Les autorités australiennes n’ignorent rien de ce qui se passe sur l’île. À plusieurs reprises, des rapports d’enquêtes menées par la Commission australienne des droits de l’Homme ou par le Sénat ont été examinés par les autorités du pays. En Avril 2015, le ministre de l’Immigration australienne, Peter Dutton, a déclaré qu’il entendait faire le nécessaire pour faire du centre de Nauru, un « environnement sûr ». Mais les violences ont continué. Pis, selon le Guardian Australia, la situation s’est détériorée et les faits de violences se sont multipliés en 2015.

Devant la quantité de preuves détenues par le journal, les autorités australiennes ont été contraintes de réagir. Mollement. Le ministère australien de l’immigration et des frontières s’est d’abord félicité de l’existence de ces rapports, prouvant le bon fonctionnement des droits de l’Homme sur l’île. Puis il a rappelé que les documents ne contenaient, à ce stade, que des allégations non confirmées et des faits non avérés. Les autorités ont ensuite invité les réfugiés à signaler tout abus à la police de Nauru et assuré que des enquêtes seraient menées.

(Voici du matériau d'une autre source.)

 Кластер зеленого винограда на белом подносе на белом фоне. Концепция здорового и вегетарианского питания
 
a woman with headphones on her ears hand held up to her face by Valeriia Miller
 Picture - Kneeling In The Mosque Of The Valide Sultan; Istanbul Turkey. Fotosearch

« Je ne suis pas sûr que cette affaire change quoi que ce soit »

« Devant l’ampleur et l’échelle des faits, il paraît tout de même difficile d’imaginer que les autorités australiennes nient les abus perpétrés dans ce camp, comme elles l’ont toujours fait jusqu’à maintenant, assure à France 24 Jean-François Dubost, responsable du programme Protection des populations à Amnesty International France. Même s’il est encore tôt pour connaître l’impact de cette affaire dans l’opinion publique australienne, on espère tout de même qu’elle fera changer les choses et notamment la politique australienne à cet égard. »

George Newhouse, professeur de droit à l’université de Macquarie et directeur du National Justice Project ne partage pas cet optimisme. « Je ne suis pas sûr que cette affaire change quoi que ce soit à la politique australienne, déplore le travailliste australien. Même si pour le moment le gouvernement de Malcolm Turnbull a grand besoin de faire oublier ce triste épisode en veillant d’urgence à ce que les femmes et les enfants soient bien traités. »

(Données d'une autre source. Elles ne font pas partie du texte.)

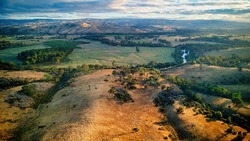 Early morning light over the hills, farmland and Goulburn River between Taggerty and Alexandra in Victoria Australia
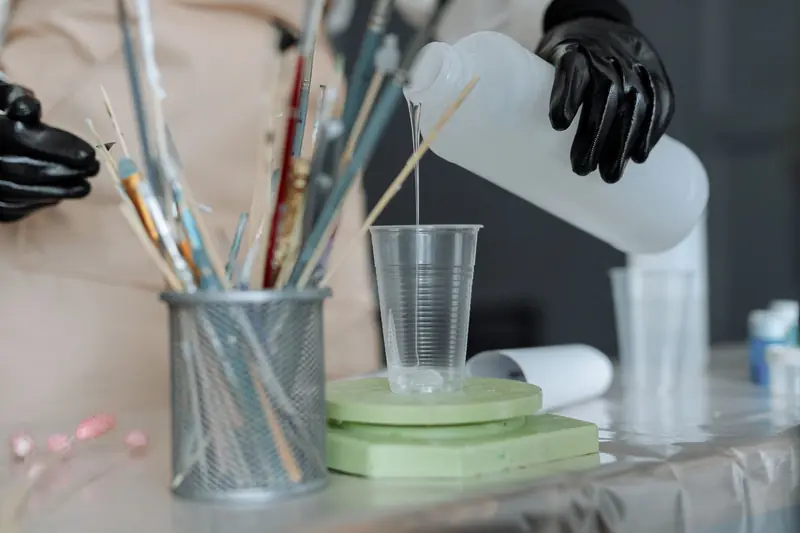 Close-up of resin being poured into a cup amidst art tools and safety gloves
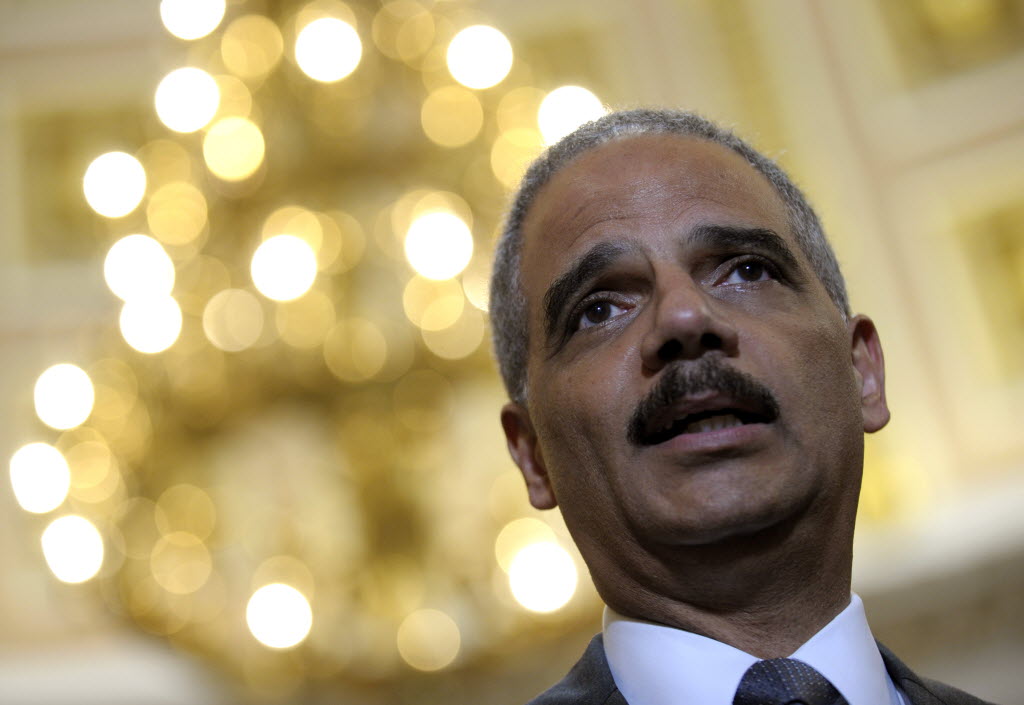 Attorney General Eric holder speaks to reporters following his meeting on Capitol Hill in Washington on Tuesday.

Si les révélations du Guardian Australia n’ont pas d’impact retentissant sur la politique migratoire du pays tant espéré par les ONG, elles en auront peut-être davantage en Europe. « On peut penser que certains responsables européens qui avaient l’habitude de citer l’Australie en exemple en matière de politique migratoire, comme l’Autriche, revoient désormais leur jugement », souligne Jean-François Dubost.